REQUEST
Reproduce word for word the part of the material that opens with the line containing "What is the distance" and continues through the last line of the material, including both ends.

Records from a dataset
———
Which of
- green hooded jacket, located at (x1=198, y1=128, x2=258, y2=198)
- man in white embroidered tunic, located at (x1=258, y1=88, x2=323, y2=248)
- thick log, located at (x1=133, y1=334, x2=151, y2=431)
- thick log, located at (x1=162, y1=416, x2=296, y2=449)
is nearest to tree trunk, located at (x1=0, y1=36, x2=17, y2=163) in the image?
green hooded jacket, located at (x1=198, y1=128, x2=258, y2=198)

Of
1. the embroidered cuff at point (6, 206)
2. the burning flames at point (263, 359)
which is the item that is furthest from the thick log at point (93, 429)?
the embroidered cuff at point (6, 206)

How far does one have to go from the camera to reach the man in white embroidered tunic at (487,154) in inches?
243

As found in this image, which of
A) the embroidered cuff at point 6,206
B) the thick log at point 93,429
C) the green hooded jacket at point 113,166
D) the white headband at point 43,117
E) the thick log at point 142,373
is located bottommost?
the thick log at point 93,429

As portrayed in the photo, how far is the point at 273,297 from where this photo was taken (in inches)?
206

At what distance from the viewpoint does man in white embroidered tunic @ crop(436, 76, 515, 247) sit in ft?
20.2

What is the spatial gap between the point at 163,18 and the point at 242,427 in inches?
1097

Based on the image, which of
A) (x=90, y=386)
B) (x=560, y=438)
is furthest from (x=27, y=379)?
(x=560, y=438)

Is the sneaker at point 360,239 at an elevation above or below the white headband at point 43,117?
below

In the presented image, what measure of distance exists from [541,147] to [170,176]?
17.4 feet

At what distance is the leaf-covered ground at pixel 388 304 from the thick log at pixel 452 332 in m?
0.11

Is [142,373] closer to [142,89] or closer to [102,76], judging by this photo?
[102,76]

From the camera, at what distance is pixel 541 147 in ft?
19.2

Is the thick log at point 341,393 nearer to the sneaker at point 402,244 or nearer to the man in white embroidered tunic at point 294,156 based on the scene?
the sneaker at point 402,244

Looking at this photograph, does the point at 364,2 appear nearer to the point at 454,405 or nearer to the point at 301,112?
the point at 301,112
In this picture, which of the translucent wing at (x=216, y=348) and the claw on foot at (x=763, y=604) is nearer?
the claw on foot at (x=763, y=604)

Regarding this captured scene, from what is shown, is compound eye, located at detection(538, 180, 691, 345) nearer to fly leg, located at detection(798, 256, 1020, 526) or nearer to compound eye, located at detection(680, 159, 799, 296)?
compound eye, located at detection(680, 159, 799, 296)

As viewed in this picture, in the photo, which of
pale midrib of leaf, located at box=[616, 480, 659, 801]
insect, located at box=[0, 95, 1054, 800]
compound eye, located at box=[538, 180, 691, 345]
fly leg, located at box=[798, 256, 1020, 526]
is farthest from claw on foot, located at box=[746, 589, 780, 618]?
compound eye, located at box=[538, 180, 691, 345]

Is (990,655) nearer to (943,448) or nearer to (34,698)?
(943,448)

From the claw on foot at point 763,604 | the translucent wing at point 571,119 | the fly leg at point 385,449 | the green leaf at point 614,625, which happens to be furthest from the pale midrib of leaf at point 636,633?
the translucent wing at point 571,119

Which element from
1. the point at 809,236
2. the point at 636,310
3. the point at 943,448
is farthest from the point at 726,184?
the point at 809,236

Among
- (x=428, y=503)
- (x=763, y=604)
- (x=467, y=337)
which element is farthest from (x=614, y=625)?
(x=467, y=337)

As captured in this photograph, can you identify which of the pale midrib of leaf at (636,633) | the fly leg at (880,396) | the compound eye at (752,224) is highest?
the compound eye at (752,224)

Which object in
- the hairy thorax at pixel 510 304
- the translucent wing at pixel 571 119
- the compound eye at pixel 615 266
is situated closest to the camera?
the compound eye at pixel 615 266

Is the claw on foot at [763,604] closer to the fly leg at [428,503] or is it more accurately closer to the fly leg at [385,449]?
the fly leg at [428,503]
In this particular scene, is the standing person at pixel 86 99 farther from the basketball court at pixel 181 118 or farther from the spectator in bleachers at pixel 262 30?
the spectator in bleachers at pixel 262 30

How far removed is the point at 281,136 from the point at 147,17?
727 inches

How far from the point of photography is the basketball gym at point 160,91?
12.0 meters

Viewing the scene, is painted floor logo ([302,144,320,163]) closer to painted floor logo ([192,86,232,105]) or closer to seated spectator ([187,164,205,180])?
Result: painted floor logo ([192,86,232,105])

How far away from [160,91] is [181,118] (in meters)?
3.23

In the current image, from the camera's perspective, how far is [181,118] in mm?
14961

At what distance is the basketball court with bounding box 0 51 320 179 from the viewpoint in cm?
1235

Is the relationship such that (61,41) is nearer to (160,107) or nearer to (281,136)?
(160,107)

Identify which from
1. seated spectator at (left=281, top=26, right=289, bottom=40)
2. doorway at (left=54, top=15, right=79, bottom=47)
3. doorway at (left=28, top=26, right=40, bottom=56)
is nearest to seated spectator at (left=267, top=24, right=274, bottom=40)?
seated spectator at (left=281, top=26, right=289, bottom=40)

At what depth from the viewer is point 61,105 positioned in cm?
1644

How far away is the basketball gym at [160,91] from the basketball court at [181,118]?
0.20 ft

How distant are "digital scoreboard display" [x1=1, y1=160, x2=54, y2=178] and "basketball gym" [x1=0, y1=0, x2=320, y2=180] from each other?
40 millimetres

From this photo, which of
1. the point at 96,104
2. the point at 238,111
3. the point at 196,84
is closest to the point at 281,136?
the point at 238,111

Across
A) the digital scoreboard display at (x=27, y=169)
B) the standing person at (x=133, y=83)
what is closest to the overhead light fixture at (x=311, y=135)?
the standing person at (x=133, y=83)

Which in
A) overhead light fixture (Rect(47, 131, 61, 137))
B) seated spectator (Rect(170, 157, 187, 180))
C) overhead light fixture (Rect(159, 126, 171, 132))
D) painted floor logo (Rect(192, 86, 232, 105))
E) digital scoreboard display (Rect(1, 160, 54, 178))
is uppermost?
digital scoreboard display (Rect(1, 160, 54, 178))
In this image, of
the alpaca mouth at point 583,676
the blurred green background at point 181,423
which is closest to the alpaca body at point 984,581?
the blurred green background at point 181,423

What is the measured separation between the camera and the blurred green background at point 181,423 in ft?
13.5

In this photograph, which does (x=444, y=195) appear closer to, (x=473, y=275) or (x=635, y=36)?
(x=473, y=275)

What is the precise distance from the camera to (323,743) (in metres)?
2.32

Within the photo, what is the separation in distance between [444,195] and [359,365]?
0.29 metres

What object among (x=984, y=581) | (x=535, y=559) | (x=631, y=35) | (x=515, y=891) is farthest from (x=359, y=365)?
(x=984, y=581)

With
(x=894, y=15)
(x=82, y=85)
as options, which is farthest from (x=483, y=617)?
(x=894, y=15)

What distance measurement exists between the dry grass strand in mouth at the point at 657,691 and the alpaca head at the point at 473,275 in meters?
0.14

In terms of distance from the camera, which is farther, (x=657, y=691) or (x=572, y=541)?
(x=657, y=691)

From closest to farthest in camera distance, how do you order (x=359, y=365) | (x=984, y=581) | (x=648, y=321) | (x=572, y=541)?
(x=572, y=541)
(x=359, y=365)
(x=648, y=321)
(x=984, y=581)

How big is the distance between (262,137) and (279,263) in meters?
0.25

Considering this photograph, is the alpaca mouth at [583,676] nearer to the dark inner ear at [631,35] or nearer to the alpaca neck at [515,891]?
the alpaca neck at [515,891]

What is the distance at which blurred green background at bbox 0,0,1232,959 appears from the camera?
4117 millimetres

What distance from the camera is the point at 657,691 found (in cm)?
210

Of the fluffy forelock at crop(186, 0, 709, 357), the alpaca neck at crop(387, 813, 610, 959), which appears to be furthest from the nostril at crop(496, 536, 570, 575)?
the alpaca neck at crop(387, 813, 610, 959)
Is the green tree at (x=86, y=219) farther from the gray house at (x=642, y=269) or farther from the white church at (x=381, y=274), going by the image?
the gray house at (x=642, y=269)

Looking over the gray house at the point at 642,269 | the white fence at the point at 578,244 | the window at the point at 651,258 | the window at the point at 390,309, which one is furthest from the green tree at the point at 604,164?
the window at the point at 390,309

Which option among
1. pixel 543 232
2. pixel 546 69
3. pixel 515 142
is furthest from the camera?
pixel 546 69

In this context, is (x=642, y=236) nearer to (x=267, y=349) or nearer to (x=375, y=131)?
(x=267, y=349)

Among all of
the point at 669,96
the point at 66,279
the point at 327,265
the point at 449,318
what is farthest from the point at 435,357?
———
RESULT BELOW
What is the distance at which blurred green background at bbox 0,0,1232,959 appears from the camera?
4117 millimetres

What distance from the camera is the point at 657,691 found (in cm)?
210

Of the fluffy forelock at crop(186, 0, 709, 357), the alpaca neck at crop(387, 813, 610, 959), which appears to be furthest from the nostril at crop(496, 536, 570, 575)?
the alpaca neck at crop(387, 813, 610, 959)
Is the green tree at (x=86, y=219) farther from the gray house at (x=642, y=269) or farther from the white church at (x=381, y=274), going by the image?
the gray house at (x=642, y=269)

Looking over the gray house at the point at 642,269 | the white fence at the point at 578,244 | the window at the point at 651,258 | the window at the point at 390,309, which one is furthest from the green tree at the point at 604,164?
the window at the point at 390,309

Which option among
1. pixel 543 232
2. pixel 546 69
3. pixel 515 142
is furthest from the camera?
pixel 546 69

In this context, is (x=642, y=236) nearer to (x=267, y=349) or nearer to (x=375, y=131)?
(x=267, y=349)

Among all of
the point at 669,96
the point at 66,279
the point at 327,265
the point at 449,318
what is farthest from the point at 435,357?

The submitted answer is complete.